## Texto fornecido

Maizena vem de maiz, milho na linguagem dos índios Sioux e termo adotado, igualmente, tanto pelos colonizadores espanhóis quanto por Wright Duryea, o sujeito que, em 1854, iniciou nos Estados Unidos o fabrico do produto cuja embalagem o tempo quase não mudou. Foi assim que li.
A mesma leitura me convence de que o desenho de tendas e índios na caixa sempre amarela (da cor do milho) decorre das primeiras zonas de cultivo das espigas apresentadas aos invasores que então ampliavam os caminhos de Cristóvão Colombo.
Antes que alguém comece a lamber os beiços, saiba que, a princípio, a função do pó branco e fino era servir de goma para tecidos. Tempo depois, é que iria à cozinha para a feitura de mingaus, bolos e biscoitos.
Este mesmo produto chegava em sacos ao Brasil, em 1874, para a venda a granel nas bodegas de então. Em 1930, a Refinações de Milho Brasil (RMB), instalada em São Paulo após acordo com o engenheiro norte-americano L. E. Miner, iniciava o fabrico franqueado do amido de milho, tal como até hoje o conhecemos.
Muitos meninos da minha geração, clientela cativa dos faroestes, passavam um tempão a contemplar a cena pacífica retratada nessa caixa amarela: o cultivo do milho e preparo do pó por mulheres Sioux sob a proteção de um guerreiro da tribo. E, assim, antevíamos o momento do tiroteio no cinema. Surpreende-me o fato de que os das gerações mais novas, acostumados à Internet e aos jogos eletrônicos, não percebam esse desenho.
Visto que, neste ponto da nossa conversa, estamos na área das farinhas e, portanto, na dos pães, bolos e tortas, não custa lembrar que o Pó Royal tem uma existência de 101 anos no Brasil. Aqui chegou em 1923 e aqui passou a ser produzido a partir de 1930.
Mas sua história começou nos Estados Unidos, bem antes disso. Ali, em 1866, os irmãos Cornelius e Joseph Hoagland formaram a sociedade que produziria esse fermento. O negócio seria expandido sete anos depois com o ingresso de dois novos investidores, William Ziegler e John Seal. Estava criada, então, a Royal Baking Powder Company.
Leio que a marca é hoje administrada pela Kraft Foods, a maior empresa de alimentos da terra do Tio Sam e a segunda maior do mundo. Só perde o primeiro posto para a suíça Nestlé. E, finalmente, aqui vai minha receita para um bom de fim de semana: catem algumas panelas, vejam o que há na despensa, juntem mulher, ou marido, filhos e netos (caso os tenham), misturem e levem isso tudo à cozinha pelo tempo mais demorado possível. Muitas vezes, é essa a melhor coisa que temos durante a semana. Provem e digam se isso não é bom.

## Tarefa proposta A
Redimensione as linhas de dados que vão da linha que contém "Studying the image, is" até o fim dessas linhas, escrevendo-as de novo por inteiro. Multiplique por 0,4 apenas as coordenadas e as distâncias das respostas e arredonde cada resultado para o mesmo número de casas decimais do valor original, com metades arredondadas para cima.

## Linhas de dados
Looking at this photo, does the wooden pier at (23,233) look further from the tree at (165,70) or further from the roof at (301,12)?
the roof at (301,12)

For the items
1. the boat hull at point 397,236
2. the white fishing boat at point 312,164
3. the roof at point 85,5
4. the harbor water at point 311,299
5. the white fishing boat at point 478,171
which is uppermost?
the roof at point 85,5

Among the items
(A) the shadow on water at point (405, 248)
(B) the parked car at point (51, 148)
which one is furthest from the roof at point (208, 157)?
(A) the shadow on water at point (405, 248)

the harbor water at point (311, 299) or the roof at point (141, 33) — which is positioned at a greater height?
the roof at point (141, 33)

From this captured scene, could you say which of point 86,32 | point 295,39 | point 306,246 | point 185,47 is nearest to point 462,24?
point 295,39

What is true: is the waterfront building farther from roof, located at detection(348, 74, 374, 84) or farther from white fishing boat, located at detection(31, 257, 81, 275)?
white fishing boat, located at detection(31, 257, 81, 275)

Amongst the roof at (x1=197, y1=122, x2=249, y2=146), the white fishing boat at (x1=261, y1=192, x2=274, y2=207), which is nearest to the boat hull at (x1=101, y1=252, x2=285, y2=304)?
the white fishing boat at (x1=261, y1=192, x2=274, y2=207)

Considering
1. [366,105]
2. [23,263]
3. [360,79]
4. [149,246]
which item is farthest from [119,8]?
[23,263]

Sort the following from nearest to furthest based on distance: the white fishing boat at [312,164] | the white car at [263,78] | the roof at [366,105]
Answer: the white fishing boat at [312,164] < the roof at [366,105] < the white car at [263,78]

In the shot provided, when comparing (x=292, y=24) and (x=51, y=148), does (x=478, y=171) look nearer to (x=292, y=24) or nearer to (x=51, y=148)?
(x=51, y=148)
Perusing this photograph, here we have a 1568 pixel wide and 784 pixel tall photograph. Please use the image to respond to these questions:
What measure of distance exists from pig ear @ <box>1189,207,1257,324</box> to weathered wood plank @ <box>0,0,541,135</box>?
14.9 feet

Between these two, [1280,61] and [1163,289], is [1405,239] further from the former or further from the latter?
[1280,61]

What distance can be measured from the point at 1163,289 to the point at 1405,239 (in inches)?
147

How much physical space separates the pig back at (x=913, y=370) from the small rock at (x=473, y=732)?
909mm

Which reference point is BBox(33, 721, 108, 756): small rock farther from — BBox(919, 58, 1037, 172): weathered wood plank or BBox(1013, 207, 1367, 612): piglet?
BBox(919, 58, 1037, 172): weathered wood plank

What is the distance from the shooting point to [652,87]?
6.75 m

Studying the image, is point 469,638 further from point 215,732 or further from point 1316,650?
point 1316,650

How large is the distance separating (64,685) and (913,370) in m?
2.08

## Tarefa proposta B
Segundo o texto fornecido, em que ano o Pó Royal chegou ao Brasil?

## Resposta completa A
Studying the image, is point 469,638 further from point 215,732 or further from point 1316,650?
point 526,260

How large is the distance separating (64,685) and (913,370) in m?
0.83

## Resposta completa B
O Pó Royal chegou ao Brasil em 1923.